An analysis of concrete safety barriers inside a downtown Washington parking garage found that some do not meet current building codes, including the one that collapsed last spring and allowed a Pullman woman’s car to plunge five stories.

The city will give the study — paid for by the River Park Square garage owners — to an independent engineer for review, city building director Joe Wizner said.

“If something doesn’t meet code, I imagine we’d say at least that part of the garage would be out of service,” Wizner said before seeing the report. He said the department likely will make a decision within the next couple of weeks.

The analysis was sought after the April 8 death of Jo Ellen Savage, whose car broke through one of the barriers and fell from the structure’s fifth level.

The report delivered to the city Wednesday found that half of the barriers on the first seven floors of the garage do not meet current building-code standards for concrete.

Garage officials said when those floors were built in 1974, the ductility, or flexibility, standards from the American Concrete Institute were not part of the building code.

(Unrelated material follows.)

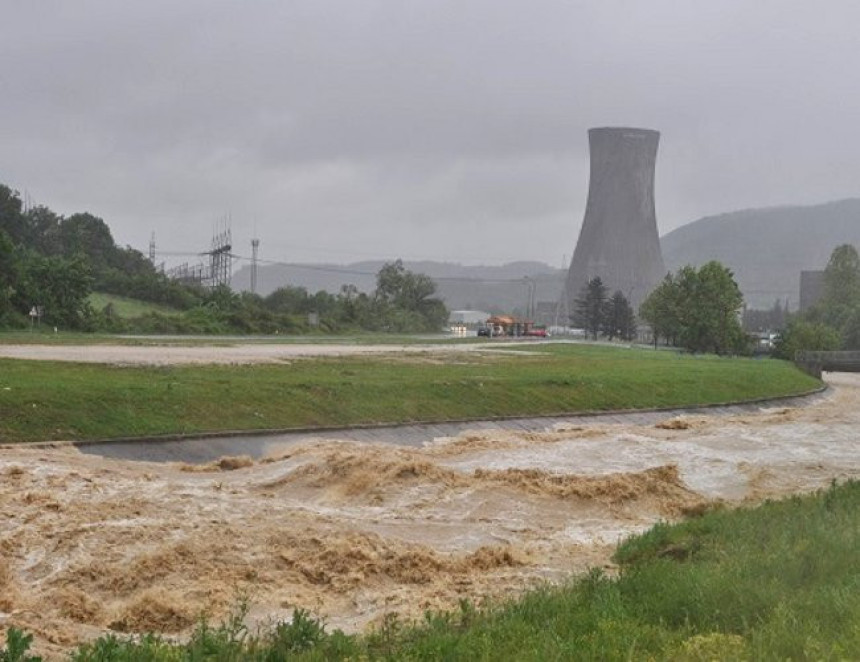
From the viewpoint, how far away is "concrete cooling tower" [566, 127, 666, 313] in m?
155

Six other barriers do not meet the building codes that were in place when they were constructed in 1999, the report says.

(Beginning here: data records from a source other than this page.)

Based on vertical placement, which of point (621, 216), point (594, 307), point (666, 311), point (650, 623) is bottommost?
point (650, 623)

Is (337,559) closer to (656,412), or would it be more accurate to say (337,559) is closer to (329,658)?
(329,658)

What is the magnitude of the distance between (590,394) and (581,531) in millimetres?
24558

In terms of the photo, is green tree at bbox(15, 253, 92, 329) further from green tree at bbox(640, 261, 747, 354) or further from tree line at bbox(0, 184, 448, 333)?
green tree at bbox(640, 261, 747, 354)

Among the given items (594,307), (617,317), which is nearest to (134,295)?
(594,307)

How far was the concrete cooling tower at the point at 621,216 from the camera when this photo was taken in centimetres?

Most of the 268 barriers, or spandrels, in the 10-floor garage are in “good condition,” the study notes.

River Park Square spokeswoman Jennifer West said nothing in the report indicates the garage is unsafe.

But an attorney representing Savage’s family disagreed.

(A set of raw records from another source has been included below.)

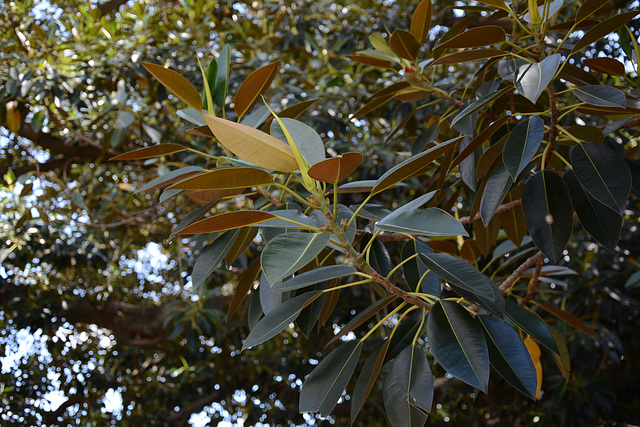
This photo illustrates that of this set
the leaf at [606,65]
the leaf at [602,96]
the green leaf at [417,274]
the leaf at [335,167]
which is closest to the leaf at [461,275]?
the green leaf at [417,274]

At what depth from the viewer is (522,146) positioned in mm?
865

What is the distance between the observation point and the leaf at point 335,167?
0.70 m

“I’m not concerned about code compliance or not code compliance. What they should be trying to do is provide users of the garage safety,” family attorney Robert Rembert said. “I sure hope members of the public pick the right spandrel to park in front of.”

River Park Square and the garage are owned by the Cowles Co., which also owns The Spokesman-Review.

Company officials said the garage will be brought up to code.

“It’s always been our intent to ensure that the garage is safe,” Cowles Co. Chairwoman Betsy Cowles said. “What the issue right now is, ‘Does the garage meet the standard, and how can we get it to exceed that.'”

Improvements on the older spandrels will be voluntary because most of the garage is grandfathered in and doesn’t have to meet newer regulations, West said.

Ductility relates to the flexibility of an object. The more ductile a structure, the more it can bend or stretch.

The report says ductility problems in the concrete spandrels are the result of misplaced reinforcing steel bars inside the barriers.

“The actual design is not the issue,” Cowles said. “It’s the way the spandrels were manufactured.”